FAIRFIELD — Jose Soto laid tile for a living – and he made a good living.
Then his knees and legs forced him into disability, and his income level dropped significantly.
“I had money in the bank, but the bank wasn’t giving me anything, so I decided to buy that property,” said Soto, 59, referring to a single-family home on Fifth Street in Fairfield. He purchased it in December 2008.
He also rented part of his primary residence on Utah Street, and combined, the rental income brought his overall income back up to where he needed it to be.
“I was doing pretty good . . . until Covid-19 because I was collecting rent from (the Fifth Street property) and here,” said Soto, who has lived in Fairfield with his wife since 2000. His daughter and granddaughter have occasionally lived there, too. “Then they stopped paying rent.”
Soto said that the woman living in his primary residence did lose her job because of the pandemic shutdown. She apparently did not apply for the rental assistance program, but she was receiving government assistance to help for her two children: a daughter who has mental health issues and a son who had been shot and was bound to a wheelchair.
The son also had income coming in from a cannabis operation, though Soto cannot say if it was legal or not.
Still, the rent payments to Soto stopped.
It also took months before the state determined his tenant on Fifth Street did not qualify for rental assistance because her income was too high. She was getting her late-husband’s union pension and her Social Security.
But there was nothing Soto could do in either case. Even his own attorney would not take up the case.
“My lawyer said that even if they can pay, they don’t have to pay . . . . They are protected by the governor,” Soto said.
And that is where Soto’s frustration and anger is pointed – at Gavin Newsom, the state and a policy decision he said has failed property owners who depended on the rental income for their own livelihood.
“It was a super bad decision,” Soto said.
It is ironic, then, that the state eviction protection was lifted as of June 30, but Solano County’s remains in place because it is tied directly to the state of emergency.
“The county’s protections will remain in effect as long as the governor’s state of emergency continues, and for 90 days after it terminates. The state of emergency currently remains in effect with no scheduled termination date,” the county said in a statement released last week.
“The regulation, adopted by the Board of Supervisors on April 28, 2020, provides that a landlord may not file an unlawful detainer, an important step in starting the eviction process, for nonpayment of rent and/or late fees that became due during the state of emergency and for a period of 90 days after the state of emergency ends if the tenant was unable to pay the rent because of a substantial reduction in household income or a substantial increase in expenses resulting from the Covid-19 pandemic,” the county statement reads.
In the meantime, Soto is out $28,400 in rent, it has cost him $2,000 or more for legal costs and he had to work out an agreement with his bank to extend paying his mortgages on both properties so he has enough time to sell the house on Fifth Street, which needed a lot of repair after the tenant upped and left.
“I don’t want to sell.

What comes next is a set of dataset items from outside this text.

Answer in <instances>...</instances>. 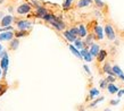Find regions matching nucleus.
<instances>
[{
  "mask_svg": "<svg viewBox=\"0 0 124 111\" xmlns=\"http://www.w3.org/2000/svg\"><path fill=\"white\" fill-rule=\"evenodd\" d=\"M88 35L86 33V28L84 25H80L79 26V36L80 37H85Z\"/></svg>",
  "mask_w": 124,
  "mask_h": 111,
  "instance_id": "nucleus-17",
  "label": "nucleus"
},
{
  "mask_svg": "<svg viewBox=\"0 0 124 111\" xmlns=\"http://www.w3.org/2000/svg\"><path fill=\"white\" fill-rule=\"evenodd\" d=\"M31 11V5L29 4H23L17 8V13L19 15H24V14H29Z\"/></svg>",
  "mask_w": 124,
  "mask_h": 111,
  "instance_id": "nucleus-2",
  "label": "nucleus"
},
{
  "mask_svg": "<svg viewBox=\"0 0 124 111\" xmlns=\"http://www.w3.org/2000/svg\"><path fill=\"white\" fill-rule=\"evenodd\" d=\"M102 70H104V73H106L107 75H115L113 71V67L110 66V63L109 62H106L105 65H104V67H102ZM116 76V75H115Z\"/></svg>",
  "mask_w": 124,
  "mask_h": 111,
  "instance_id": "nucleus-11",
  "label": "nucleus"
},
{
  "mask_svg": "<svg viewBox=\"0 0 124 111\" xmlns=\"http://www.w3.org/2000/svg\"><path fill=\"white\" fill-rule=\"evenodd\" d=\"M72 2H73V0H65L64 4H63V8L64 9H68V8L71 7Z\"/></svg>",
  "mask_w": 124,
  "mask_h": 111,
  "instance_id": "nucleus-24",
  "label": "nucleus"
},
{
  "mask_svg": "<svg viewBox=\"0 0 124 111\" xmlns=\"http://www.w3.org/2000/svg\"><path fill=\"white\" fill-rule=\"evenodd\" d=\"M102 101H104V97L101 96V97H99V99H98V100H96L94 102H92V103L90 104V107H96V105H97L99 102H102Z\"/></svg>",
  "mask_w": 124,
  "mask_h": 111,
  "instance_id": "nucleus-30",
  "label": "nucleus"
},
{
  "mask_svg": "<svg viewBox=\"0 0 124 111\" xmlns=\"http://www.w3.org/2000/svg\"><path fill=\"white\" fill-rule=\"evenodd\" d=\"M46 14H48V11H47V9H46L45 7H40V6L37 7V15H38V17L43 18V16H45Z\"/></svg>",
  "mask_w": 124,
  "mask_h": 111,
  "instance_id": "nucleus-14",
  "label": "nucleus"
},
{
  "mask_svg": "<svg viewBox=\"0 0 124 111\" xmlns=\"http://www.w3.org/2000/svg\"><path fill=\"white\" fill-rule=\"evenodd\" d=\"M50 24H51V25H53L54 27H55L56 30H58V31H62V30H64V28H65L64 22H62V19L58 18V17H56V19H55V21H53Z\"/></svg>",
  "mask_w": 124,
  "mask_h": 111,
  "instance_id": "nucleus-3",
  "label": "nucleus"
},
{
  "mask_svg": "<svg viewBox=\"0 0 124 111\" xmlns=\"http://www.w3.org/2000/svg\"><path fill=\"white\" fill-rule=\"evenodd\" d=\"M107 90H108V92L110 94H115V93L118 92V87L116 85H114L113 83H109L108 86H107Z\"/></svg>",
  "mask_w": 124,
  "mask_h": 111,
  "instance_id": "nucleus-15",
  "label": "nucleus"
},
{
  "mask_svg": "<svg viewBox=\"0 0 124 111\" xmlns=\"http://www.w3.org/2000/svg\"><path fill=\"white\" fill-rule=\"evenodd\" d=\"M105 111H110V109H108V108H107V109H105Z\"/></svg>",
  "mask_w": 124,
  "mask_h": 111,
  "instance_id": "nucleus-39",
  "label": "nucleus"
},
{
  "mask_svg": "<svg viewBox=\"0 0 124 111\" xmlns=\"http://www.w3.org/2000/svg\"><path fill=\"white\" fill-rule=\"evenodd\" d=\"M25 35H27V32L25 30H19L17 33H16V36L17 37H23L25 36Z\"/></svg>",
  "mask_w": 124,
  "mask_h": 111,
  "instance_id": "nucleus-25",
  "label": "nucleus"
},
{
  "mask_svg": "<svg viewBox=\"0 0 124 111\" xmlns=\"http://www.w3.org/2000/svg\"><path fill=\"white\" fill-rule=\"evenodd\" d=\"M14 36V33L11 31H6L0 33V41H11Z\"/></svg>",
  "mask_w": 124,
  "mask_h": 111,
  "instance_id": "nucleus-4",
  "label": "nucleus"
},
{
  "mask_svg": "<svg viewBox=\"0 0 124 111\" xmlns=\"http://www.w3.org/2000/svg\"><path fill=\"white\" fill-rule=\"evenodd\" d=\"M92 2V0H79L78 2V7L79 8H82V7H86Z\"/></svg>",
  "mask_w": 124,
  "mask_h": 111,
  "instance_id": "nucleus-18",
  "label": "nucleus"
},
{
  "mask_svg": "<svg viewBox=\"0 0 124 111\" xmlns=\"http://www.w3.org/2000/svg\"><path fill=\"white\" fill-rule=\"evenodd\" d=\"M83 68H84V70L86 71V74L88 75H90L91 74V71H90V69H89V67L86 66V65H84V66H83Z\"/></svg>",
  "mask_w": 124,
  "mask_h": 111,
  "instance_id": "nucleus-32",
  "label": "nucleus"
},
{
  "mask_svg": "<svg viewBox=\"0 0 124 111\" xmlns=\"http://www.w3.org/2000/svg\"><path fill=\"white\" fill-rule=\"evenodd\" d=\"M93 32H94V34H96V37H97L98 40H102V39H104V30H102L101 26L97 25L94 27Z\"/></svg>",
  "mask_w": 124,
  "mask_h": 111,
  "instance_id": "nucleus-7",
  "label": "nucleus"
},
{
  "mask_svg": "<svg viewBox=\"0 0 124 111\" xmlns=\"http://www.w3.org/2000/svg\"><path fill=\"white\" fill-rule=\"evenodd\" d=\"M5 55H6V52H5V51H4V50H2V51L0 52V59H1V58H2V57H4V56H5Z\"/></svg>",
  "mask_w": 124,
  "mask_h": 111,
  "instance_id": "nucleus-36",
  "label": "nucleus"
},
{
  "mask_svg": "<svg viewBox=\"0 0 124 111\" xmlns=\"http://www.w3.org/2000/svg\"><path fill=\"white\" fill-rule=\"evenodd\" d=\"M18 40L17 39H14V40L10 41V48L13 49V50H15V49H17V47H18Z\"/></svg>",
  "mask_w": 124,
  "mask_h": 111,
  "instance_id": "nucleus-23",
  "label": "nucleus"
},
{
  "mask_svg": "<svg viewBox=\"0 0 124 111\" xmlns=\"http://www.w3.org/2000/svg\"><path fill=\"white\" fill-rule=\"evenodd\" d=\"M42 19H45L46 22L51 23L53 21H55V19H56V16L53 15V14H46V15L43 16V18H42Z\"/></svg>",
  "mask_w": 124,
  "mask_h": 111,
  "instance_id": "nucleus-20",
  "label": "nucleus"
},
{
  "mask_svg": "<svg viewBox=\"0 0 124 111\" xmlns=\"http://www.w3.org/2000/svg\"><path fill=\"white\" fill-rule=\"evenodd\" d=\"M105 33H106V36L108 37L110 41L115 40L116 35H115V31H114V28H113V26L112 25H106L105 26Z\"/></svg>",
  "mask_w": 124,
  "mask_h": 111,
  "instance_id": "nucleus-1",
  "label": "nucleus"
},
{
  "mask_svg": "<svg viewBox=\"0 0 124 111\" xmlns=\"http://www.w3.org/2000/svg\"><path fill=\"white\" fill-rule=\"evenodd\" d=\"M68 48H70V50H71L72 53L75 56V57H78L79 59H82V58H83L82 55H81V51H79V50H78V48H75V45L70 44V45H68Z\"/></svg>",
  "mask_w": 124,
  "mask_h": 111,
  "instance_id": "nucleus-12",
  "label": "nucleus"
},
{
  "mask_svg": "<svg viewBox=\"0 0 124 111\" xmlns=\"http://www.w3.org/2000/svg\"><path fill=\"white\" fill-rule=\"evenodd\" d=\"M71 33L73 34V35H75V36H79V27H73V28H71Z\"/></svg>",
  "mask_w": 124,
  "mask_h": 111,
  "instance_id": "nucleus-27",
  "label": "nucleus"
},
{
  "mask_svg": "<svg viewBox=\"0 0 124 111\" xmlns=\"http://www.w3.org/2000/svg\"><path fill=\"white\" fill-rule=\"evenodd\" d=\"M80 111H84V110H82V109H80Z\"/></svg>",
  "mask_w": 124,
  "mask_h": 111,
  "instance_id": "nucleus-41",
  "label": "nucleus"
},
{
  "mask_svg": "<svg viewBox=\"0 0 124 111\" xmlns=\"http://www.w3.org/2000/svg\"><path fill=\"white\" fill-rule=\"evenodd\" d=\"M74 45H75V48L78 49H84V42H83L81 39H76L75 41H74Z\"/></svg>",
  "mask_w": 124,
  "mask_h": 111,
  "instance_id": "nucleus-19",
  "label": "nucleus"
},
{
  "mask_svg": "<svg viewBox=\"0 0 124 111\" xmlns=\"http://www.w3.org/2000/svg\"><path fill=\"white\" fill-rule=\"evenodd\" d=\"M106 79H107L108 83H114L115 79H116V77H115V75H108V77L106 78Z\"/></svg>",
  "mask_w": 124,
  "mask_h": 111,
  "instance_id": "nucleus-28",
  "label": "nucleus"
},
{
  "mask_svg": "<svg viewBox=\"0 0 124 111\" xmlns=\"http://www.w3.org/2000/svg\"><path fill=\"white\" fill-rule=\"evenodd\" d=\"M90 53L92 55V57H97L98 53H99V51H100V48H99V44H97V43H92V44L90 45Z\"/></svg>",
  "mask_w": 124,
  "mask_h": 111,
  "instance_id": "nucleus-9",
  "label": "nucleus"
},
{
  "mask_svg": "<svg viewBox=\"0 0 124 111\" xmlns=\"http://www.w3.org/2000/svg\"><path fill=\"white\" fill-rule=\"evenodd\" d=\"M13 19H14V17L10 15H8V16H5L4 18L1 19V25L2 26H9L11 24V22H13Z\"/></svg>",
  "mask_w": 124,
  "mask_h": 111,
  "instance_id": "nucleus-10",
  "label": "nucleus"
},
{
  "mask_svg": "<svg viewBox=\"0 0 124 111\" xmlns=\"http://www.w3.org/2000/svg\"><path fill=\"white\" fill-rule=\"evenodd\" d=\"M5 91H6V87H2V86L0 85V95H1V94H4Z\"/></svg>",
  "mask_w": 124,
  "mask_h": 111,
  "instance_id": "nucleus-33",
  "label": "nucleus"
},
{
  "mask_svg": "<svg viewBox=\"0 0 124 111\" xmlns=\"http://www.w3.org/2000/svg\"><path fill=\"white\" fill-rule=\"evenodd\" d=\"M107 86H108V82H107V79H104V81L100 82V87H101V89H107Z\"/></svg>",
  "mask_w": 124,
  "mask_h": 111,
  "instance_id": "nucleus-29",
  "label": "nucleus"
},
{
  "mask_svg": "<svg viewBox=\"0 0 124 111\" xmlns=\"http://www.w3.org/2000/svg\"><path fill=\"white\" fill-rule=\"evenodd\" d=\"M113 71H114V74L116 75V76H121V75H123V70H122L117 65L113 66Z\"/></svg>",
  "mask_w": 124,
  "mask_h": 111,
  "instance_id": "nucleus-22",
  "label": "nucleus"
},
{
  "mask_svg": "<svg viewBox=\"0 0 124 111\" xmlns=\"http://www.w3.org/2000/svg\"><path fill=\"white\" fill-rule=\"evenodd\" d=\"M93 37L94 36H92V34L86 35L85 40H84V45H91V44H92V40H93Z\"/></svg>",
  "mask_w": 124,
  "mask_h": 111,
  "instance_id": "nucleus-21",
  "label": "nucleus"
},
{
  "mask_svg": "<svg viewBox=\"0 0 124 111\" xmlns=\"http://www.w3.org/2000/svg\"><path fill=\"white\" fill-rule=\"evenodd\" d=\"M0 77H1V69H0Z\"/></svg>",
  "mask_w": 124,
  "mask_h": 111,
  "instance_id": "nucleus-40",
  "label": "nucleus"
},
{
  "mask_svg": "<svg viewBox=\"0 0 124 111\" xmlns=\"http://www.w3.org/2000/svg\"><path fill=\"white\" fill-rule=\"evenodd\" d=\"M118 102H120V100H115V101H110V104H112V105H116V104H118Z\"/></svg>",
  "mask_w": 124,
  "mask_h": 111,
  "instance_id": "nucleus-34",
  "label": "nucleus"
},
{
  "mask_svg": "<svg viewBox=\"0 0 124 111\" xmlns=\"http://www.w3.org/2000/svg\"><path fill=\"white\" fill-rule=\"evenodd\" d=\"M117 95H118V97H121L122 95H124V90H122V91H118V92H117Z\"/></svg>",
  "mask_w": 124,
  "mask_h": 111,
  "instance_id": "nucleus-35",
  "label": "nucleus"
},
{
  "mask_svg": "<svg viewBox=\"0 0 124 111\" xmlns=\"http://www.w3.org/2000/svg\"><path fill=\"white\" fill-rule=\"evenodd\" d=\"M94 2L97 5L98 7H104V2H102L101 0H94Z\"/></svg>",
  "mask_w": 124,
  "mask_h": 111,
  "instance_id": "nucleus-31",
  "label": "nucleus"
},
{
  "mask_svg": "<svg viewBox=\"0 0 124 111\" xmlns=\"http://www.w3.org/2000/svg\"><path fill=\"white\" fill-rule=\"evenodd\" d=\"M99 95V91L97 89H91L90 90V97H94V96Z\"/></svg>",
  "mask_w": 124,
  "mask_h": 111,
  "instance_id": "nucleus-26",
  "label": "nucleus"
},
{
  "mask_svg": "<svg viewBox=\"0 0 124 111\" xmlns=\"http://www.w3.org/2000/svg\"><path fill=\"white\" fill-rule=\"evenodd\" d=\"M31 25L32 24L29 21H19V22H17V27L19 30H27V28L31 27Z\"/></svg>",
  "mask_w": 124,
  "mask_h": 111,
  "instance_id": "nucleus-8",
  "label": "nucleus"
},
{
  "mask_svg": "<svg viewBox=\"0 0 124 111\" xmlns=\"http://www.w3.org/2000/svg\"><path fill=\"white\" fill-rule=\"evenodd\" d=\"M81 55H82L83 59L85 60V61H88V62L92 61V55H91L90 51H89L86 48H84V49H82V50H81Z\"/></svg>",
  "mask_w": 124,
  "mask_h": 111,
  "instance_id": "nucleus-5",
  "label": "nucleus"
},
{
  "mask_svg": "<svg viewBox=\"0 0 124 111\" xmlns=\"http://www.w3.org/2000/svg\"><path fill=\"white\" fill-rule=\"evenodd\" d=\"M118 77H120L121 79H122V81H124V74H123V75H121V76H118Z\"/></svg>",
  "mask_w": 124,
  "mask_h": 111,
  "instance_id": "nucleus-37",
  "label": "nucleus"
},
{
  "mask_svg": "<svg viewBox=\"0 0 124 111\" xmlns=\"http://www.w3.org/2000/svg\"><path fill=\"white\" fill-rule=\"evenodd\" d=\"M64 36H65V39L67 41H70V42H74V41L78 39V36H75V35H73V34L71 33V31H65Z\"/></svg>",
  "mask_w": 124,
  "mask_h": 111,
  "instance_id": "nucleus-13",
  "label": "nucleus"
},
{
  "mask_svg": "<svg viewBox=\"0 0 124 111\" xmlns=\"http://www.w3.org/2000/svg\"><path fill=\"white\" fill-rule=\"evenodd\" d=\"M106 57H107V52H106V50H100L99 53H98V56H97V59H98L99 62H102V61L105 60Z\"/></svg>",
  "mask_w": 124,
  "mask_h": 111,
  "instance_id": "nucleus-16",
  "label": "nucleus"
},
{
  "mask_svg": "<svg viewBox=\"0 0 124 111\" xmlns=\"http://www.w3.org/2000/svg\"><path fill=\"white\" fill-rule=\"evenodd\" d=\"M1 61H0V67L4 69V70H7L8 69V65H9V58H8V55L6 53V55L1 58Z\"/></svg>",
  "mask_w": 124,
  "mask_h": 111,
  "instance_id": "nucleus-6",
  "label": "nucleus"
},
{
  "mask_svg": "<svg viewBox=\"0 0 124 111\" xmlns=\"http://www.w3.org/2000/svg\"><path fill=\"white\" fill-rule=\"evenodd\" d=\"M2 51V45H1V43H0V52Z\"/></svg>",
  "mask_w": 124,
  "mask_h": 111,
  "instance_id": "nucleus-38",
  "label": "nucleus"
}]
</instances>
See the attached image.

That’s my bread and butter, and if I don’t have that income, what am I going to do?” Soto said. “If I didn’t have money in the bank, I probably would be homeless.”
Moreover, the rental income also allowed Soto to help family members.
“(Losing the income) has kept me from doing a lot. I have family in Mexico who need me. I have two grandchildren who need me. But I can’t do anything,” Soto said.
“I called the state and said, ‘So you helped them, so what can you do for me?’ ” Soto said.
The answer came back, nothing, in large part because the Emergency Rental Assistance Program – at the county level and at the state level – was to provide funding directly to landlords whose tenants qualified.
In other words, people who lost their jobs or income because of Covid-19, or more accurately, the government shutdown response to the pandemic, could qualify for rent relief, with those funds going directly to the landlords. However, the property owners could not make the tenants apply for the program, nor did they have any input on the program.
Ann Putney, a principal management analyst for the county administration, said the program had issues from the outset.
She said the program lacked sufficient guidance at the beginning, and proved to be much larger and complex than anticipated. Processing applications could be delayed for extended periods of time.
“I know it was difficult for us, and I’ve heard it was difficult for the state, to get all the documents needed,” Putney said.
The county no longer has a renters assistance program, except for 50 to 100 applications under appeal or for document review.
Solano had more than 3,000 applications in all, and paid out on about 1,200 of them, with the payments going directly to the landlords. The remaining 1,200 applications were sent on to the state.
Putney said she is not aware of any program that is designed to help landlords directly.
Moreover, with Covid-19 cases still on the rise in California, it is unclear when the state will lift its emergency declaration. Until that happens, the county’s state of emergency also remains in place.